故郷へ恩返し

故郷を離れて早40年。私は、故郷に何かの恩返しをしたい。

あったかくて

2020-10-07 04:35:11 | 思い出話

絵のタイトルは、「あったかくて」です。
文化の日、野外で仲間と一緒にチュニジアダンスを披露しました。
そのあとのコーヒーがあったかくて、この表情です。


今日のタイトルは、「あったかくて」です。
体温が感じられる記事を書きたいと挑戦します。

母の胸に顔をうずめ、幼子が無心で喉を潤している。
満足し、母のパジャマのひらひらで、自分の顔をすりすりしながら眠りについた。
幼子は、母の胸にむしゃぶりつくことはなくなった。ひらひらがあれば、どこでもいつでも眠られる。

高校一年生の夏、室積海岸で遠泳をした。
太鼓の音を聞きながら、仲間とゆっくりと泳いだ。
二時間後、唇が青いまま砂浜をあがった。
女の先生と同級生の女子が、甘酒をふるまってくれた。

2週間山歩きをした。
高尾山を出てから、やっと天龍迄辿り着いた。
自分の実力からは、ここが限界と京都までの挑戦をやめた。
「先にお風呂に入ってくれる」古刹の寺の奥様の一言。

私にも同じことをするの。
過去別れた女性と、もう会わないための自分の覚悟の行動を話した。
女の眼から涙がこぼれた。胸が締め付けられた。

居酒屋で飲む金がない。
一本の缶ビールを友と交互に飲んだ。
一口飲んでは、全力で走った。酔いは回らない。
また飲んで、走った。交互に相手の顔を殴った。
唇から血がほとばしった。

15mの梁を猿のように昇った。
現場は昼休みで、同僚の者たちが下で見守る。
450mmのH鋼に両足をかけ、両手で吊元に使ったワイヤーを外しにかかった。
務所上りが、残したワイヤーである。

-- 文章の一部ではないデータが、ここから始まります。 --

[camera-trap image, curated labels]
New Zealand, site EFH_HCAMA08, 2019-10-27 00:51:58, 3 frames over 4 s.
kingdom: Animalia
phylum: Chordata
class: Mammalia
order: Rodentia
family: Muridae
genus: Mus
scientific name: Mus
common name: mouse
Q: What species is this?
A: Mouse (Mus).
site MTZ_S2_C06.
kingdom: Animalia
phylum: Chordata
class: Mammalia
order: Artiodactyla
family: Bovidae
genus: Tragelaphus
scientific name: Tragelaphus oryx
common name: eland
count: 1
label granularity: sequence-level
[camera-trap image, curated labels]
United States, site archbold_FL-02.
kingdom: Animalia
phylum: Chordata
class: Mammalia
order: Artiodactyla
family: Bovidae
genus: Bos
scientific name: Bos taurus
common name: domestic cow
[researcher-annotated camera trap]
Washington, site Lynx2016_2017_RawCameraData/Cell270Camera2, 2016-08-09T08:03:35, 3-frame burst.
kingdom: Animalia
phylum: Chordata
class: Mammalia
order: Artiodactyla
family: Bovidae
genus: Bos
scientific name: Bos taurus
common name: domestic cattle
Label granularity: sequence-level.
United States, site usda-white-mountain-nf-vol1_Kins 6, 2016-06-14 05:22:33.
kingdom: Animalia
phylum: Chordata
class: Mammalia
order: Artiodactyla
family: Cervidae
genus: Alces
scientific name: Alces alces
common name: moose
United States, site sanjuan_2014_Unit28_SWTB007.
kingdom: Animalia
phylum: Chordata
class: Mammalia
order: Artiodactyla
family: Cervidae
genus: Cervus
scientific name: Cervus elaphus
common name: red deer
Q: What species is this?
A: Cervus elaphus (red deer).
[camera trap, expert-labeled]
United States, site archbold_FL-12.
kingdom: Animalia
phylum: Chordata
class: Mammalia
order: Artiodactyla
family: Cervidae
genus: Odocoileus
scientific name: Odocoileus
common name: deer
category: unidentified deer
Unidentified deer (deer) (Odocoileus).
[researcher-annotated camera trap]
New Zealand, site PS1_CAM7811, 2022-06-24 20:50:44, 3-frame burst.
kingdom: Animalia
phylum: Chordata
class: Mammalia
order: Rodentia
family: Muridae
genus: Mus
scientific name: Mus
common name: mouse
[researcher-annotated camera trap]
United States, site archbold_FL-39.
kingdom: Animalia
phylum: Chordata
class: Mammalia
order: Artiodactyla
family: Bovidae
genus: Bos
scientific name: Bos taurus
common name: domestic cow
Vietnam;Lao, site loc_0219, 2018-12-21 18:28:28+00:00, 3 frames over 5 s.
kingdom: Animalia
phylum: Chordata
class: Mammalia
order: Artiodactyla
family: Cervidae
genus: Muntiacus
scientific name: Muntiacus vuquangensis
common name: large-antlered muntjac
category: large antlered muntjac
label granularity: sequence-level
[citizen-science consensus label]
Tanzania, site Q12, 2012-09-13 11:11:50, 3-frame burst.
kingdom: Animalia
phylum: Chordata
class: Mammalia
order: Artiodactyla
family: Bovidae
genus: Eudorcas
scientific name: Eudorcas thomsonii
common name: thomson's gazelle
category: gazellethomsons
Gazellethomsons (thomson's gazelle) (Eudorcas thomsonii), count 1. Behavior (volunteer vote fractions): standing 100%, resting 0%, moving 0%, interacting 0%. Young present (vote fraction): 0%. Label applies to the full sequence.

吹き出る汗が後悔を物語っていた。
1mのワイヤーが乾いた音を立て、コンクリートの床ではねた。
水平に10m、垂直に15m四肢の筋肉だけを信じて、無事に床を踏んだ。

こんな風景じゃない。
篠竹の林に入り込んで一カ月が経った。伐った篠竹は1600本。妻は、気が振れたと心配した。
山際から耕作放棄地を抜け、駐車場らしき場所を抜けやっと村道まで切り開いた頃、
近所のおばさんが、「私も気になっとった。ありがとう」と言われた。
カフェの周りと隣接する空き家を覆う木を伐ろうと、闘志が湧いた。

女の柔肌を思い出そうにも、記憶が蘇ってこない。
申し訳ないと、寒々とした想いしかない。

「あったかくて」は、瞬時の想いです。
あとから思い出せる、温度の記憶は乏しいことが分かった。
私の名前を忘れた母の手は、がさがさで温かった。
私の中にも、母からもらった温かい血が流れている。
温度の記憶は、哀しい。
もう、感じることができないからだろうか。